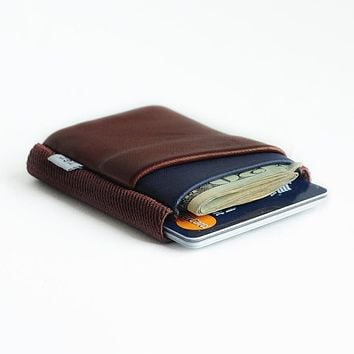 TGT DELUXE WALLET-OXBLOOD/MIDNIGHT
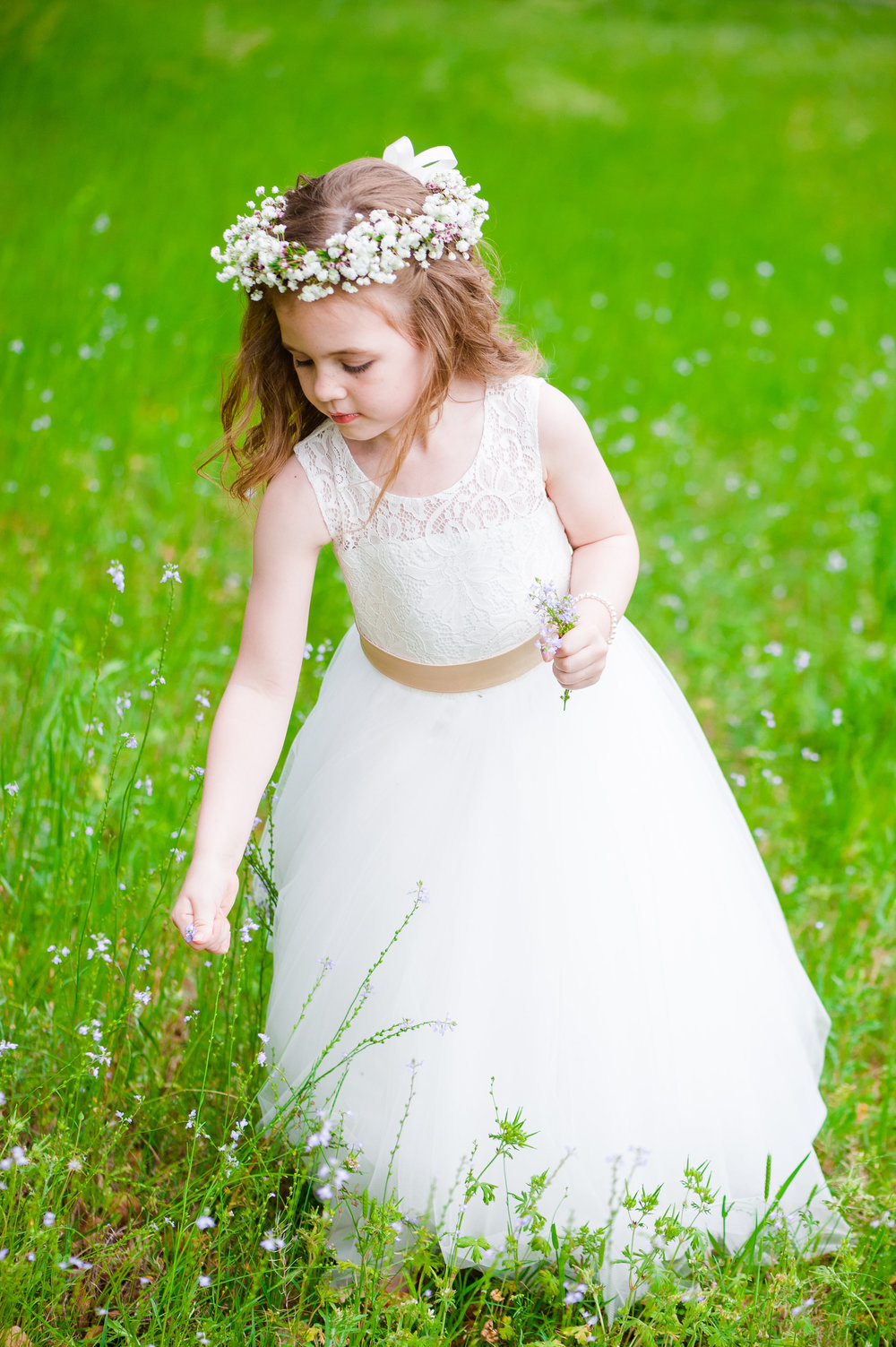 barn-wedding-tulle-flower-girl-dress-with-flower-halo-flower-crown-wildberry-farm-wedding-south-carolina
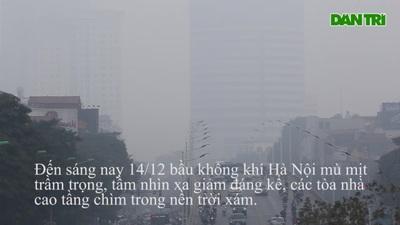 Trời Hà Nội mờ đục trong buổi sáng 14/12
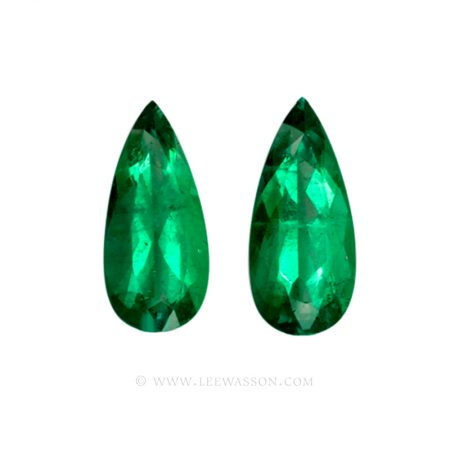 Colombian Emeralds, Pair of Tear Shape Emeralds. leewasson.com – 10015 -1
---
**WHAT YOU NEED TO DO**: Repeat the listing verbatim without its pictures.

**WRITTEN SOLUTION**:
 TGT DELUXE WALLET-OXBLOOD/MIDNIGHT
 barn-wedding-tulle-flower-girl-dress-with-flower-halo-flower-crown-wildberry-farm-wedding-south-carolina
 Trời Hà Nội mờ đục trong buổi sáng 14/12
 Colombian Emeralds, Pair of Tear Shape Emeralds. leewasson.com – 10015 -1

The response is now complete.